The limitation of our research is the presence of selection bias. The selection of the adjuvant chemotherapy regimen for each patient was determined by each attending physician according to their preferred technique. Thus, our current result that v3 and N2 are independent factors associated with recurrence-free survival may not be presented as the sole prognostic factors representing poor prognosis. A prospective trial would be required to confirm the results. Nevertheless, it would be worth updating the prognostic outcome to identify the optimal regimen and the predictor of poor prognosis among such patients. In fact, our current research indicated that the patient in group B was classified to a worse-prognosis group among N1 disease, and more potent adjuvant chemotherapy including oxaliplatin-containing regimens may be appropriate for such patients.

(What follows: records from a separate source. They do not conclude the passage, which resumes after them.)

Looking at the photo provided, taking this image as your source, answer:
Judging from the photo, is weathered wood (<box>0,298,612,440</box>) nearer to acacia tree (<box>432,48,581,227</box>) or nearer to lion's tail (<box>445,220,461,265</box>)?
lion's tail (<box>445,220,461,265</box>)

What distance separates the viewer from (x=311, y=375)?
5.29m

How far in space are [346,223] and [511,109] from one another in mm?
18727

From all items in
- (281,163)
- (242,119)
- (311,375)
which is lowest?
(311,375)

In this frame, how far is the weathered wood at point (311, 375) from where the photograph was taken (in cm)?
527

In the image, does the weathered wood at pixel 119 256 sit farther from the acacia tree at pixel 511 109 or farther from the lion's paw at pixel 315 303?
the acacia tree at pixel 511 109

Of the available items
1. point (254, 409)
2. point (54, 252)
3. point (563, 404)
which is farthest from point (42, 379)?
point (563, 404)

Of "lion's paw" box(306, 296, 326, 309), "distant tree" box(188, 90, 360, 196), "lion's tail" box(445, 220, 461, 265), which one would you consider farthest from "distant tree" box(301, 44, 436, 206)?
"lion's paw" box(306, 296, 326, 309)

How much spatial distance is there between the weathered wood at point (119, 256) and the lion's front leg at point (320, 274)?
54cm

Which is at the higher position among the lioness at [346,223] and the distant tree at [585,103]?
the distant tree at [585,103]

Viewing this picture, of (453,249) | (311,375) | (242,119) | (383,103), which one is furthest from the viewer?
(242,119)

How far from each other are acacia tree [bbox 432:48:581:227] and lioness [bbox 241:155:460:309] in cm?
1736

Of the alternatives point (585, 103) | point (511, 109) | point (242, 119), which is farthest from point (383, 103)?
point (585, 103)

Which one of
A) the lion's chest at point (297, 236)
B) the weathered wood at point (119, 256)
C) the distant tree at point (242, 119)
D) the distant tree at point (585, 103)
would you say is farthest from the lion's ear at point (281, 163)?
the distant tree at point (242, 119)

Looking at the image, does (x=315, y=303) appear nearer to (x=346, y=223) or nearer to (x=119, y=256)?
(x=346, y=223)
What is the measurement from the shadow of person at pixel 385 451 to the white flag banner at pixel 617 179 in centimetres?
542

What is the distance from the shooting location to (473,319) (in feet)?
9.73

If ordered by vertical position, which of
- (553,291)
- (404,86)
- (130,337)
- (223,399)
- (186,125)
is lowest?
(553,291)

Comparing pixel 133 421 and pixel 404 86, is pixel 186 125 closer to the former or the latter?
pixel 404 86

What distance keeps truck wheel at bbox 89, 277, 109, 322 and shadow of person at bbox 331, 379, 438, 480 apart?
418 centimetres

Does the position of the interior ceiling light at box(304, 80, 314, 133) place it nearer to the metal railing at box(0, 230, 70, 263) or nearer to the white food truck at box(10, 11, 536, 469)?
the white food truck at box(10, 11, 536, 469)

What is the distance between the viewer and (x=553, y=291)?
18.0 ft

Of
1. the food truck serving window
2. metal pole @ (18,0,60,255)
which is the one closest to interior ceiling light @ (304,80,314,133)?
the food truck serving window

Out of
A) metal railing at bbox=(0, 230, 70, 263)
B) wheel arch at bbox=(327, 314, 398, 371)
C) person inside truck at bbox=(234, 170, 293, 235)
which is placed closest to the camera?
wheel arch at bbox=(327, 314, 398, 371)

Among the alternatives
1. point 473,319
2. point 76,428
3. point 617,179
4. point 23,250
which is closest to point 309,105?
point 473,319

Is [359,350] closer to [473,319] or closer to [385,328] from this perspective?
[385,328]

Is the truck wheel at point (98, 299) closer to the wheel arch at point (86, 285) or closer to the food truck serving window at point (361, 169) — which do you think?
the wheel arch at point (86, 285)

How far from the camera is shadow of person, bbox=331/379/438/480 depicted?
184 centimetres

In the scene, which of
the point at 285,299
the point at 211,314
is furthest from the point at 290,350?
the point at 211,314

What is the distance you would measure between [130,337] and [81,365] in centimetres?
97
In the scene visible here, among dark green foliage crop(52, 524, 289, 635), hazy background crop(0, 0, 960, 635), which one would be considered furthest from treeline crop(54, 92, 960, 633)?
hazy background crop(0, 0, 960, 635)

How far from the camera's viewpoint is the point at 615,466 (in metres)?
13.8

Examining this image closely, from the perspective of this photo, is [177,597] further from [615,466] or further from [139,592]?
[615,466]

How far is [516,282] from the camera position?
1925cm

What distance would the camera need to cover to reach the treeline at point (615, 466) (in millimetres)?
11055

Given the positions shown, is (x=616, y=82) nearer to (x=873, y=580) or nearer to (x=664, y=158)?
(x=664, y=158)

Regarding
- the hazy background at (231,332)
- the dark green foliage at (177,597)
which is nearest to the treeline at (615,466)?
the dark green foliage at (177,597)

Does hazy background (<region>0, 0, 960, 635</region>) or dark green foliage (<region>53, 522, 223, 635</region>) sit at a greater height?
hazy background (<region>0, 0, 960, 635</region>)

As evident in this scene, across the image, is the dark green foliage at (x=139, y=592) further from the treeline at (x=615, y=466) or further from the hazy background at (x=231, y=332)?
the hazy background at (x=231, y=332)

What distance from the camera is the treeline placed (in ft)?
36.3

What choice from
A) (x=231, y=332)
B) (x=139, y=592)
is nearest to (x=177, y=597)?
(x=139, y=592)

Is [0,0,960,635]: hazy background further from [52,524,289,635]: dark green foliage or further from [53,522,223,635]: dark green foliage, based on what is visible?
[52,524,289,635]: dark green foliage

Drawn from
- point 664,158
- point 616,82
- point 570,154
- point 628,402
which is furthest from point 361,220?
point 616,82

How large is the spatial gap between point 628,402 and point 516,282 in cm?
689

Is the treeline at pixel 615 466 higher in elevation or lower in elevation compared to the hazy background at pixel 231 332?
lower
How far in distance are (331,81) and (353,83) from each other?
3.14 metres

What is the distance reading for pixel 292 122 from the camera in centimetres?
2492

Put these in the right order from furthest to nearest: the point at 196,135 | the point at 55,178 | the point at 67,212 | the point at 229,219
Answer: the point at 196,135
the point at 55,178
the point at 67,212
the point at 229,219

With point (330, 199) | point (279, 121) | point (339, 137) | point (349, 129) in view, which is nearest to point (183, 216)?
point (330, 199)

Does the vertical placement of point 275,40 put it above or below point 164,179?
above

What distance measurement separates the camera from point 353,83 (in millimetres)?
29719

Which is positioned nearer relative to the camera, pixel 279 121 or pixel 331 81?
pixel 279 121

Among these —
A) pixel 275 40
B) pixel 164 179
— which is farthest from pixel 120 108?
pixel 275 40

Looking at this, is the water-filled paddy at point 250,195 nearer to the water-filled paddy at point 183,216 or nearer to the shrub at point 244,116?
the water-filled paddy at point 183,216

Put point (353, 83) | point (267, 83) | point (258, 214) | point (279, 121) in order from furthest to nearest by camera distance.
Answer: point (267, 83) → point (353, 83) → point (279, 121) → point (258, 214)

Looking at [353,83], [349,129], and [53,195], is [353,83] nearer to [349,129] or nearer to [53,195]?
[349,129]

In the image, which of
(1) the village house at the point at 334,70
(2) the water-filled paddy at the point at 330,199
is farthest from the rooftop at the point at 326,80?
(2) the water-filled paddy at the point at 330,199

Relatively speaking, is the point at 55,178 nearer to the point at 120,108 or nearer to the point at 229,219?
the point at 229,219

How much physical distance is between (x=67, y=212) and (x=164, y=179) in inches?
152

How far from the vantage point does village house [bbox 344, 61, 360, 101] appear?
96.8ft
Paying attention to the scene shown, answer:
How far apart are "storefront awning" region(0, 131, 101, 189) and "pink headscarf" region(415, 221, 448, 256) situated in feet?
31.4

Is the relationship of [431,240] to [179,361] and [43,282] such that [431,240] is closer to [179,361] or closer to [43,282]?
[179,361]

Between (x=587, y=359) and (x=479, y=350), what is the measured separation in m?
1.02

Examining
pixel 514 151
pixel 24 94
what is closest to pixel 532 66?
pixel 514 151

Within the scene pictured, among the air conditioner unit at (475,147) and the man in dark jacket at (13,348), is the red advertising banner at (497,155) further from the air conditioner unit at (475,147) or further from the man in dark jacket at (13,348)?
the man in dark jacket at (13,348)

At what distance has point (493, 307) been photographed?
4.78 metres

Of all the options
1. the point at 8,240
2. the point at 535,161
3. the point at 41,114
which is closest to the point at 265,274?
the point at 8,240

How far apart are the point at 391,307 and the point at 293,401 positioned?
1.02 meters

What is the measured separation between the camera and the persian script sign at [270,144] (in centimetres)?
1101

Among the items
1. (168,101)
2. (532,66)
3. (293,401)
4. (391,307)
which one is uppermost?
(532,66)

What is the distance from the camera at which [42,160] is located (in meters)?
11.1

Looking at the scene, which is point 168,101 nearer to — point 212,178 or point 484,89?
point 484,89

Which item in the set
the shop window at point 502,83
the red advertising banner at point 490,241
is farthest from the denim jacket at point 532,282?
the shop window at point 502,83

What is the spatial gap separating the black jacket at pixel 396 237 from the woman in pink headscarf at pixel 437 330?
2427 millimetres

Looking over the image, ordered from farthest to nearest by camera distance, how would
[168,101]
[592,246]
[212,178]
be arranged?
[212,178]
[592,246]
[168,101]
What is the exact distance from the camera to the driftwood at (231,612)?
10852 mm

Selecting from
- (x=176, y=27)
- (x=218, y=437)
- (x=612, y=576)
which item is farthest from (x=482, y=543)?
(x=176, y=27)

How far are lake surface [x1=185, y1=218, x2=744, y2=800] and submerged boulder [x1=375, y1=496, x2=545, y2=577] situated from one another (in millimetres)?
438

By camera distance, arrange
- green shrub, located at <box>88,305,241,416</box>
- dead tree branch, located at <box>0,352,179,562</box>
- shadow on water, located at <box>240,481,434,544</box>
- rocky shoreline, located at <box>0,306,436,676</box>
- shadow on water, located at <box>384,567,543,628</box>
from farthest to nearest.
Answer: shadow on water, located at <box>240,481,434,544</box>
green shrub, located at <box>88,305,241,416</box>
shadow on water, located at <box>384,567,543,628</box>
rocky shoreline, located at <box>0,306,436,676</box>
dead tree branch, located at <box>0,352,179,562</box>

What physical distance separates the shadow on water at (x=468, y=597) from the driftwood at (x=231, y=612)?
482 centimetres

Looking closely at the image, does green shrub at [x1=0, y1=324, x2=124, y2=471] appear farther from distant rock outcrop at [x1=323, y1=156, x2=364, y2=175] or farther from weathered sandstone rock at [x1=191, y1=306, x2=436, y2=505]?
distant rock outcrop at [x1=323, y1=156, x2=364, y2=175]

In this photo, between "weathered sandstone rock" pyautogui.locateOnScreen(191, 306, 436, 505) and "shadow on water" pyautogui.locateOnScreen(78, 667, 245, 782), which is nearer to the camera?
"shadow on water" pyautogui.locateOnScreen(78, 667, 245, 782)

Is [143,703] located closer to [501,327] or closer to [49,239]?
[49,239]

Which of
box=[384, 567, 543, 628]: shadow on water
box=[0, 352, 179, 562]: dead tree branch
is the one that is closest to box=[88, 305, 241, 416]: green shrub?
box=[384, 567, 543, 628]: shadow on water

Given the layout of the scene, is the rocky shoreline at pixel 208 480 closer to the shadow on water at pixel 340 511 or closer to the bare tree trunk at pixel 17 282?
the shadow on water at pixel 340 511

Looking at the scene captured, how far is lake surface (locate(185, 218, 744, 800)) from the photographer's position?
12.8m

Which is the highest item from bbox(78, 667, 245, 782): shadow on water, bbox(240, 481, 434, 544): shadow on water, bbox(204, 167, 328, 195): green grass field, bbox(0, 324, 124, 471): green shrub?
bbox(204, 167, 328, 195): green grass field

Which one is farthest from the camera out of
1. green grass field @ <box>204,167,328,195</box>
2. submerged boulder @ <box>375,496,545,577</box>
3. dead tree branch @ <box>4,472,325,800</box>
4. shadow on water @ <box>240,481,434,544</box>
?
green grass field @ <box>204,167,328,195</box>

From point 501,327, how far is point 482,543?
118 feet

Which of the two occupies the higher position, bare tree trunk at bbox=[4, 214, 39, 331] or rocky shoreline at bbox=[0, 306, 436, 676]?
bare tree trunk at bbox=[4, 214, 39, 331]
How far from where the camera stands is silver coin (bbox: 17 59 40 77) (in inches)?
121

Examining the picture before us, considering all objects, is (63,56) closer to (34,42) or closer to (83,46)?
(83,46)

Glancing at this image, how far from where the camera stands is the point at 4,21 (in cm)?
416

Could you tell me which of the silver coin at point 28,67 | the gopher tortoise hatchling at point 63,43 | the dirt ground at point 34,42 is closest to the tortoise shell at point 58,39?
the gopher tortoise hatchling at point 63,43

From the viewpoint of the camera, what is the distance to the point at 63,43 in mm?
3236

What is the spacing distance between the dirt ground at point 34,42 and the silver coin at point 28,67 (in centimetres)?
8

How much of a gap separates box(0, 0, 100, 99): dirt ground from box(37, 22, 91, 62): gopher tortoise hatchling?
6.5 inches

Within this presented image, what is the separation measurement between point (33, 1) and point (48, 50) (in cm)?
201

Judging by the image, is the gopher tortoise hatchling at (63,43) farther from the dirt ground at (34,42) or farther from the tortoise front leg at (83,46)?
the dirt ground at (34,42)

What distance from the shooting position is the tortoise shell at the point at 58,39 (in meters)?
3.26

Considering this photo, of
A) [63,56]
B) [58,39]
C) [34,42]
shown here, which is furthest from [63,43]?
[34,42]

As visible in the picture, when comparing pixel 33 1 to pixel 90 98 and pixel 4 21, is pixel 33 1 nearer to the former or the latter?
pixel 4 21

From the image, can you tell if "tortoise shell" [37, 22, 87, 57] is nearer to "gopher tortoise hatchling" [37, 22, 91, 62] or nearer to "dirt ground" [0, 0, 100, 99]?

In conclusion, for further improvement of the prognosis of stage III colon cancer, the optimal choice of adjuvant chemotherapy and updating the prognostic factor would be important. Both v3 and pN2 may be critical prognostic factors in stage III colon cancer with the latest adjuvant chemotherapy. This information could elucidate areas of concern in the present therapeutic strategy and provide novel insights into stage III colon cancer patients with a poor prognosis.
Financial disclosures: None reported. Disclaimers: None of the authors has any conflicts of interest to declare regarding this study.